C array, preallocated: 0.400 sec
C array, dynamic: 1.073 sec
C vector, dynamic (kv_push): 1.077 sec
C vector, dynamic (kv_a): 0.505 sec
C++ vector, preallocated: 0.402 sec
C++ vector, dynamic: 2.070 sec

Rust jemalloc
dynamic : 1.23s
pre-allocated: 0.631s

Rust system allocator
dynamic : 1.27s
pre-allocated: 0.585

Some initial conclusions
Preallocation is the way to go, no matter what the language; but even with dynamic arrays, Rust comfortably outperforms C++ and gets within 15% of C/kvec library.
The system allocator is possibly good for one off allocations where there's not a lot of reallocation going on.

1 Like

This might be a daft question, but did you run the Rust, C and C++ code with any optimisations enabled?

1 Like

Can you post the test code? It's surprising that Rust is slower than klib
here.

Sure. The C/C++ code is the one from the authors blog https://attractivechaos.wordpress.com/2008/09/19/c-array-vs-c-vector built in VS2015 release mode.
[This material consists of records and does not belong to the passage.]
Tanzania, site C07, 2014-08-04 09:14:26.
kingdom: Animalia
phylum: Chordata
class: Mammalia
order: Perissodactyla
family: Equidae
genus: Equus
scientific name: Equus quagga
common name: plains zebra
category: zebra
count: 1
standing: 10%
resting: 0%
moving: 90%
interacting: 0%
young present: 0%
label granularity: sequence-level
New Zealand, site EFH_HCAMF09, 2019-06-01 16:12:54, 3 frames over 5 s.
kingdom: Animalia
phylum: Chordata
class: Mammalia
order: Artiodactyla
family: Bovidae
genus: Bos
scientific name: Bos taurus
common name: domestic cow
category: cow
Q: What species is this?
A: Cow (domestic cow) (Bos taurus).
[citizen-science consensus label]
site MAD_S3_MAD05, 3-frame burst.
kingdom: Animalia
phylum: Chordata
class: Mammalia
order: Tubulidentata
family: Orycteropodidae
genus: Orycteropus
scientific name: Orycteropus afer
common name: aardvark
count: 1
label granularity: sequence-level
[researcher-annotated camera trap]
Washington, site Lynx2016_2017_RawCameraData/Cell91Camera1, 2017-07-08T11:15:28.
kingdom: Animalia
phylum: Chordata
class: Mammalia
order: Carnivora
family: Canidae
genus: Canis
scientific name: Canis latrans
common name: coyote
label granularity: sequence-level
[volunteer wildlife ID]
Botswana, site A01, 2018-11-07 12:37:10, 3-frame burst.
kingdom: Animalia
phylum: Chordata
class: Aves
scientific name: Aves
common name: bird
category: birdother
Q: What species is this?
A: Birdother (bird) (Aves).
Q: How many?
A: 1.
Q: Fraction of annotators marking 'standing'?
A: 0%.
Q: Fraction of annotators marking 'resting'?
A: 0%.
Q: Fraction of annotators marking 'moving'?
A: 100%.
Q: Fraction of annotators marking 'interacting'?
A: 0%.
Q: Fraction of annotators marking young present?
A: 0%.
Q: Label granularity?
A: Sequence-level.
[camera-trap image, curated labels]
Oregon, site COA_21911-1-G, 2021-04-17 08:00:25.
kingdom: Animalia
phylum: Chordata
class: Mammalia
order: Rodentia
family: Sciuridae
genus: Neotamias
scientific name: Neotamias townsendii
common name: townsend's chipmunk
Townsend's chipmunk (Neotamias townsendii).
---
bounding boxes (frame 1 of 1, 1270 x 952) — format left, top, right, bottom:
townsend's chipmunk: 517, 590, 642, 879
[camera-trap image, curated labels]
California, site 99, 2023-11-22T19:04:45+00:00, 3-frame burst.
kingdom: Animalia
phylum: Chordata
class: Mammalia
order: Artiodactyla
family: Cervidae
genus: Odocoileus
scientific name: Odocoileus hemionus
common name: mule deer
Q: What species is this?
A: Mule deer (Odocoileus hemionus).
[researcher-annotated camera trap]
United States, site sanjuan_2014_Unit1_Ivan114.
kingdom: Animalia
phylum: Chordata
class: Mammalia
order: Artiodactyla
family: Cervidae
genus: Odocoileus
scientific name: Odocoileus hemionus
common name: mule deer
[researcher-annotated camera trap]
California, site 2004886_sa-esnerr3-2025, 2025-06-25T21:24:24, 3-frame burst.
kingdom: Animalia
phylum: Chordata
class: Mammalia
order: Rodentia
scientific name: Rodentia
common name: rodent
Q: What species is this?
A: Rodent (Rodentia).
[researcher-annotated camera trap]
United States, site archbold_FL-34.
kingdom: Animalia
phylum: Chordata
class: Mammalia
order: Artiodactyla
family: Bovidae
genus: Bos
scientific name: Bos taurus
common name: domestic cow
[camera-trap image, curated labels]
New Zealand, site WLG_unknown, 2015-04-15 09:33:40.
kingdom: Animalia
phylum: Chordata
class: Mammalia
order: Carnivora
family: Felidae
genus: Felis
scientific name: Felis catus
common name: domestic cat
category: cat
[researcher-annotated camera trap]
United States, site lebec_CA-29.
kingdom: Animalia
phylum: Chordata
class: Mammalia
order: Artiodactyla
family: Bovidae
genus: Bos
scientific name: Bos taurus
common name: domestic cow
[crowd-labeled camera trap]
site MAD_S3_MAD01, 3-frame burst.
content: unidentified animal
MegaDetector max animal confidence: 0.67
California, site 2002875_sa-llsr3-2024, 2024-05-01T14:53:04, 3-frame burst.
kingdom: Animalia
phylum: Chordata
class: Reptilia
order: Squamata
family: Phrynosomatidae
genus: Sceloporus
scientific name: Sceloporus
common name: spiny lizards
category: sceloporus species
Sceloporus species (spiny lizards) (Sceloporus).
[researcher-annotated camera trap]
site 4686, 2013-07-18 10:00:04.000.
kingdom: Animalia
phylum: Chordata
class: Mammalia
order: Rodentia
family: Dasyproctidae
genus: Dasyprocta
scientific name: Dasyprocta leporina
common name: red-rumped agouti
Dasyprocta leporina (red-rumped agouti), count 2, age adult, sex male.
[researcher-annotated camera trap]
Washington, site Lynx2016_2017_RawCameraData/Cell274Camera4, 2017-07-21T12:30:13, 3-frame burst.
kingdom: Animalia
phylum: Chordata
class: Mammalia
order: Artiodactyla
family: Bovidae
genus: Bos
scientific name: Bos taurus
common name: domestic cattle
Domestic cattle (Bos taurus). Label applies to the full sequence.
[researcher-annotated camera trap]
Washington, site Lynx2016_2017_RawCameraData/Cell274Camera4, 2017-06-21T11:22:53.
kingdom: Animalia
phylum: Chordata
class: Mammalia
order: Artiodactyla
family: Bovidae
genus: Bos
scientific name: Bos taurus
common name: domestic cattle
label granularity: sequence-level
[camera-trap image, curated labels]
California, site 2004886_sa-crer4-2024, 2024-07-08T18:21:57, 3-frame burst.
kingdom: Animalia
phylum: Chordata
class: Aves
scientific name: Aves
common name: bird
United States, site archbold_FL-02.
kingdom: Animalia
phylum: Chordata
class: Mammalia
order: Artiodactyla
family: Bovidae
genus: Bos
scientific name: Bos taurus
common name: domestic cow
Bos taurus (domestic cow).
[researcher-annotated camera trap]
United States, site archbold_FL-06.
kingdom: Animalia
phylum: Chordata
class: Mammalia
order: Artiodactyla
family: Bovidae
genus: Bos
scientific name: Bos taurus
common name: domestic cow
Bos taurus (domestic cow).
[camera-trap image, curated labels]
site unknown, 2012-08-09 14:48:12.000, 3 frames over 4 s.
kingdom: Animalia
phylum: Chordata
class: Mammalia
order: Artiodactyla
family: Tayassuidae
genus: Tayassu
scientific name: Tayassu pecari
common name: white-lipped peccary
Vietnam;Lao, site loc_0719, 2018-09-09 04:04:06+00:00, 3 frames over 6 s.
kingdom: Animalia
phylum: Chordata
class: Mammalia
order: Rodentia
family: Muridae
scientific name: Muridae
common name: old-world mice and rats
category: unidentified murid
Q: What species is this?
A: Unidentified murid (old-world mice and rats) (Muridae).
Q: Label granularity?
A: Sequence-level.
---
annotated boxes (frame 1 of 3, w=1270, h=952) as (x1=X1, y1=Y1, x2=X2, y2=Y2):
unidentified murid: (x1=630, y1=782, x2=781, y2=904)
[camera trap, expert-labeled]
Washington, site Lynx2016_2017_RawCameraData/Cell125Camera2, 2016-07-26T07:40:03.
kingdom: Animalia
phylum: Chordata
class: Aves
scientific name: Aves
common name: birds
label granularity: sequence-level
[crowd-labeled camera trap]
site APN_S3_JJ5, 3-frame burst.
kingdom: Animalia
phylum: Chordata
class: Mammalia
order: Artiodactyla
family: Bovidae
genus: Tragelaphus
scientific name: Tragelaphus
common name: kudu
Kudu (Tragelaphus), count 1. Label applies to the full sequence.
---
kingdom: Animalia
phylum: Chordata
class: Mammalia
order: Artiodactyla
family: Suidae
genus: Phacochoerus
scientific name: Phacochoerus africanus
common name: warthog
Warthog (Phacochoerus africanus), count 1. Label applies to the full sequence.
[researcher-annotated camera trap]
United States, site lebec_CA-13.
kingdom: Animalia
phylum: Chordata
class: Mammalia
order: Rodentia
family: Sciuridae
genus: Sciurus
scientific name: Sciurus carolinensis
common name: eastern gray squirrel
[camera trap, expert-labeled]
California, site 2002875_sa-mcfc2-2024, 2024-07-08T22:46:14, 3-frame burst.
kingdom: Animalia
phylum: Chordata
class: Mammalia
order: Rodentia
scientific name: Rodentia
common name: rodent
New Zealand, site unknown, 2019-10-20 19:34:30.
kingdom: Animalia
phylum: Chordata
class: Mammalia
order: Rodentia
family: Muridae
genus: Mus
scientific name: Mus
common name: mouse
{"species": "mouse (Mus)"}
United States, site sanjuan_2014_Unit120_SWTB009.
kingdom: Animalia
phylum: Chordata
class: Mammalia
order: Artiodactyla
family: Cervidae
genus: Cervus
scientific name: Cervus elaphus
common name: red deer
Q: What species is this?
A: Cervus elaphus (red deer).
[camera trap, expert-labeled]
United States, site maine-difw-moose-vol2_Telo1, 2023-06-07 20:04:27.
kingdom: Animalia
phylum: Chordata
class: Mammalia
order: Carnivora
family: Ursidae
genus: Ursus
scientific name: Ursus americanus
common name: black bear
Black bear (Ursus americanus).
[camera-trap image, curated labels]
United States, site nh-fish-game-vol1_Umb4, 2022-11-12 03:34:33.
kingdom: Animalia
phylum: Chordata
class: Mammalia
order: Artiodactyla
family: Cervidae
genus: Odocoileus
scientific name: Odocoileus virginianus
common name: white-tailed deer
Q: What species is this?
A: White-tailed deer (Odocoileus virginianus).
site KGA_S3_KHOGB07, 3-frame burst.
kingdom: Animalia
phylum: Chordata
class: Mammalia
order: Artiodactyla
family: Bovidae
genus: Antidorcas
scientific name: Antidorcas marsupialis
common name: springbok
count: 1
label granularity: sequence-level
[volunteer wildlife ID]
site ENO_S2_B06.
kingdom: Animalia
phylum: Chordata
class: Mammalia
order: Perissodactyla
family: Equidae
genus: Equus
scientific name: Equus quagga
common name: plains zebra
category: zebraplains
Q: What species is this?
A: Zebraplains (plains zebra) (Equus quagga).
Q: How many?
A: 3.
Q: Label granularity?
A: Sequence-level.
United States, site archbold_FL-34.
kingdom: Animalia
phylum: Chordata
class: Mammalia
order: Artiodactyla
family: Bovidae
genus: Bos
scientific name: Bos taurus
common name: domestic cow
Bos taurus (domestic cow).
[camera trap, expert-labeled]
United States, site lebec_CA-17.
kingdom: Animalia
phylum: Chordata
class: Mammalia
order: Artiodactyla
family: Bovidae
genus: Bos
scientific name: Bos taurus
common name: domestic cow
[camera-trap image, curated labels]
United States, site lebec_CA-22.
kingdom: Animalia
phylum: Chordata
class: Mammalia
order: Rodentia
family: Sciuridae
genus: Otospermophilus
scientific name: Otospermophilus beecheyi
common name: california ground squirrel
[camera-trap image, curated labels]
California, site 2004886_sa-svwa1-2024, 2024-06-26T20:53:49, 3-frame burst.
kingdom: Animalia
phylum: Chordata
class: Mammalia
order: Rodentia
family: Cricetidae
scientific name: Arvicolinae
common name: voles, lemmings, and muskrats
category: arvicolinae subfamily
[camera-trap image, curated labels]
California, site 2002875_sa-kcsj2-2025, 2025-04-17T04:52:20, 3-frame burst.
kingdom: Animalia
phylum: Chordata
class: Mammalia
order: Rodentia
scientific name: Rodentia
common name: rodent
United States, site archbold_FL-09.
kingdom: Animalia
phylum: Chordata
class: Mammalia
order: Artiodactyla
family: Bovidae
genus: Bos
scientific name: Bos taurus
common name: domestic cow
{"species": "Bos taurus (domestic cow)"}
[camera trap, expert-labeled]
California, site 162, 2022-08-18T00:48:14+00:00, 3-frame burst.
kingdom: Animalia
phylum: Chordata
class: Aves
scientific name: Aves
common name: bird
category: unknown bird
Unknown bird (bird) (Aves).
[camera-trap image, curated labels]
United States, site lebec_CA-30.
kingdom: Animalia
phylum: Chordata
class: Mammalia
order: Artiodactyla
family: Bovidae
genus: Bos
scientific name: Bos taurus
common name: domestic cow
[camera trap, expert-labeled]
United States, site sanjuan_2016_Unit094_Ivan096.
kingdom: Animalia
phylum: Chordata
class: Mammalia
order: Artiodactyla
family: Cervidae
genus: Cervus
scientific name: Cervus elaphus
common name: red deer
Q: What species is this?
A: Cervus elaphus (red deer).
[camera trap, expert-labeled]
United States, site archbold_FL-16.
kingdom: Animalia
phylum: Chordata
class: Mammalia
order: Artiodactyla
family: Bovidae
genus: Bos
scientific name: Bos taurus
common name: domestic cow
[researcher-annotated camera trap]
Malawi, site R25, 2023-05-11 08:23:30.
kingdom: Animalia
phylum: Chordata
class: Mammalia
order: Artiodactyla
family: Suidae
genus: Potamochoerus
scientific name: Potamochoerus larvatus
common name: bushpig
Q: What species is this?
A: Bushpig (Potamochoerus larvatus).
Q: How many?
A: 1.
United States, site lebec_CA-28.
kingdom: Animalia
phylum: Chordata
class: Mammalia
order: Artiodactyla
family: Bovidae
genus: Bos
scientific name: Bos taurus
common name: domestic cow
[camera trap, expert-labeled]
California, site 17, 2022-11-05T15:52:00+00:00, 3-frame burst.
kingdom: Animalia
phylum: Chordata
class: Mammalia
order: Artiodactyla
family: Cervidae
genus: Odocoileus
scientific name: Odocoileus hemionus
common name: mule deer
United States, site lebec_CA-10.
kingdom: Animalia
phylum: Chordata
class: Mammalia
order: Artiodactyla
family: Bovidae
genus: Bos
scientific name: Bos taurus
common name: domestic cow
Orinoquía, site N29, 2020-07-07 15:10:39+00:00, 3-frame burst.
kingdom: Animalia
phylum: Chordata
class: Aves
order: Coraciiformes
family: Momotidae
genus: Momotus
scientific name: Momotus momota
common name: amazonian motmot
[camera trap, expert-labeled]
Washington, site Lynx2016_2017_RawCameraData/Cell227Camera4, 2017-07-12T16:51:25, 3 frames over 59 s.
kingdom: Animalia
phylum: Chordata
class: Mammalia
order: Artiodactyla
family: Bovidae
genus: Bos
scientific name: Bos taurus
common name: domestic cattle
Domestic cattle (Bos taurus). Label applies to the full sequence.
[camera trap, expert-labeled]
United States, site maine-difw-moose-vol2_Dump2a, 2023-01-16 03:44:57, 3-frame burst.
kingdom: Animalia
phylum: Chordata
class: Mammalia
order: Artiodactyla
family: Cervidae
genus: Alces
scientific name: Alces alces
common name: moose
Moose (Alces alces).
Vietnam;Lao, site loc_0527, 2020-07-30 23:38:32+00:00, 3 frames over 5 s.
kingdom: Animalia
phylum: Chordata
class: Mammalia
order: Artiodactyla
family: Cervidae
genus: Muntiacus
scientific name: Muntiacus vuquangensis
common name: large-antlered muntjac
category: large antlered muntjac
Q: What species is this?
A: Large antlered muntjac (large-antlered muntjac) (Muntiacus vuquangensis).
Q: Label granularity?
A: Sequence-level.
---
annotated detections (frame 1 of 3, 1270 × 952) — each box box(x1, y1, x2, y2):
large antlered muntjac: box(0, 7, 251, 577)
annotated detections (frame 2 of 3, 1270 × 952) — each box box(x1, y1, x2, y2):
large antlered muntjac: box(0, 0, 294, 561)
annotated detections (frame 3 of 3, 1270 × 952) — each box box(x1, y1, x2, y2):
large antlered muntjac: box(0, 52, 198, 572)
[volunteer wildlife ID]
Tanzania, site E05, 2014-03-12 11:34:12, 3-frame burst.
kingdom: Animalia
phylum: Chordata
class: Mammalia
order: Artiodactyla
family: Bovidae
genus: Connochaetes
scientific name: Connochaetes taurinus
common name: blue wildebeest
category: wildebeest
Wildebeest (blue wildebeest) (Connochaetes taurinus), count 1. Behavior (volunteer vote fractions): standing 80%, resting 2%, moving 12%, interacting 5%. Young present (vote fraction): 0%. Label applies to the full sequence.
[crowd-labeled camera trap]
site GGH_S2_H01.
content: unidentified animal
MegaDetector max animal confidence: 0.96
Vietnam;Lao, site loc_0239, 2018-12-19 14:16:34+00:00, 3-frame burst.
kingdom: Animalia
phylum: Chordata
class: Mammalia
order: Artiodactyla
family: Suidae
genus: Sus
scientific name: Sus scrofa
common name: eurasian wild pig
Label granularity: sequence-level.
The rust version, is a trivial loop, optimised and bench'ed

 #[bench]
fn preallocated(b: &mut Bencher) {
    b.iter(|| {
        for _j in 0..10 {
            let mut v = Vec::with_capacity(20000000);
            for i in 0..20000000 {
                v.push(i);
            }
        }
    });
}

#[bench]
fn dynamic(b: &mut Bencher) {
    b.iter(|| {
        for _j in 0..10 {
            let mut v = Vec::new();
            for i in 0..20000000 {
                v.push(i);
            }
        }
    });
}

I had a quick look on godbolt at the assembly. Rust doesn't unroll the loops,(-O3 -target-cpu=native) whereas MSVC does 4x unroll. Would be curious to know if there's an option to unroll the loop to match?

Unrolling annotations are still missing. In the meantime you can add a compilation switch like:

-C llvm-args='-unroll-threshold=1000'

3 Likes

Oddly this didn;t make a difference to the generated code on 1.24. Maybe someone else has different result on godbolt?

I know this isn't exactly what you're testing, but if you want to see some cool assembly, try this instead:

#[bench]
fn dynamic(b: &mut Bencher) {
    b.iter(|| {
        for _j in 0..10 {
            let mut v = Vec::new();
            v.extend(0..20000000);
        }
    });
}
1 Like

I have to admit that was quite cool. I wonder why in this case it utilises the larger ymm registers, and unrolls, but in the simpler original case it doesn't do either. Is this a possible area of optimisation in the compiler?

It likely uses the vector registers because the loop is unrolled. Like inlining for functions, unrolling is the "gateway" optimization for loops.

extend() has a specialization for a TrustedLen iterator - it ensures the vec has just enough capacity to store the entire iterator, and then has a simple raw ptr based loop that copies elements into it.

The push based loop, on the other hand, ends up with a lot more code in the loop body, including at least one guaranteed-opaque function: RawVec::double. This function is explicitly marked #[inline(never)]. Compilers will typically not optimize around these because they can no longer reason about their effects.

5 Likes